The request
Switch "rear wheel" to "back wheel" in the items starting at the line containing "Is the rear" and ending at the line containing "3.19 meters", then reproduce only those lines with everything else unchanged.

Available data
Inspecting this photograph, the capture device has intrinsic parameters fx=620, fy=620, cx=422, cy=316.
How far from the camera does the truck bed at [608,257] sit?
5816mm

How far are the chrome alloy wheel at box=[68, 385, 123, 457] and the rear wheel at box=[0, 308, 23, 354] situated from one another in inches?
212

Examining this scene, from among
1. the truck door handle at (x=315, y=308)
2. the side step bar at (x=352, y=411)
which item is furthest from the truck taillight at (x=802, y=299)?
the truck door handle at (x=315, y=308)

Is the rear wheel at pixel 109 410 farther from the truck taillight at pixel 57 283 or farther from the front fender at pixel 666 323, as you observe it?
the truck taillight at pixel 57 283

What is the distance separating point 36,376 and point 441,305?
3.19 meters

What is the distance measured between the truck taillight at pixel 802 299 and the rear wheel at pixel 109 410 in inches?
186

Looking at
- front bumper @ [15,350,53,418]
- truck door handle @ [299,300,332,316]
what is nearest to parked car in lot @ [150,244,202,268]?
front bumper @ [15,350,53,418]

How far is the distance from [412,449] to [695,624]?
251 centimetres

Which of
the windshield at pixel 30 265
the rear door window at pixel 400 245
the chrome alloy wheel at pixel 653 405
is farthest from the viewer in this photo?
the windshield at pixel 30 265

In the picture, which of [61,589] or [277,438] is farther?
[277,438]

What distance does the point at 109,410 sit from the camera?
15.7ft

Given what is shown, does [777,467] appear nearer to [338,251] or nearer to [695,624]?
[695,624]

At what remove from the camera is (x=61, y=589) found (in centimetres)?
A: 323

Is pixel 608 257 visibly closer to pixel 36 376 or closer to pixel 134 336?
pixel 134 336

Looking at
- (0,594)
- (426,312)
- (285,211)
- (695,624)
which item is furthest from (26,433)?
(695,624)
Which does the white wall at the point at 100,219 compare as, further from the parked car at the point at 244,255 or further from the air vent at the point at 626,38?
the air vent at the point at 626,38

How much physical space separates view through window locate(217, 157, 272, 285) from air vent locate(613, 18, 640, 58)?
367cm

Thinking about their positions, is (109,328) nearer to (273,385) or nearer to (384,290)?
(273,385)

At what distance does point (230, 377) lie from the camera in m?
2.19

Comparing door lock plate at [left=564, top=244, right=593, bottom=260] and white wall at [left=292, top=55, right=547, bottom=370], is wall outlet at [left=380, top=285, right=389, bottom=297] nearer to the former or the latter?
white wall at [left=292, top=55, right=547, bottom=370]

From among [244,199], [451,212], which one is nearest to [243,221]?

Solution to the exercise
Is the back wheel at pixel 109 410 farther from the truck taillight at pixel 57 283 or farther from the front fender at pixel 666 323, as you observe it?
the truck taillight at pixel 57 283

What is the distance separating point 36,376 and point 441,305?
3.19 meters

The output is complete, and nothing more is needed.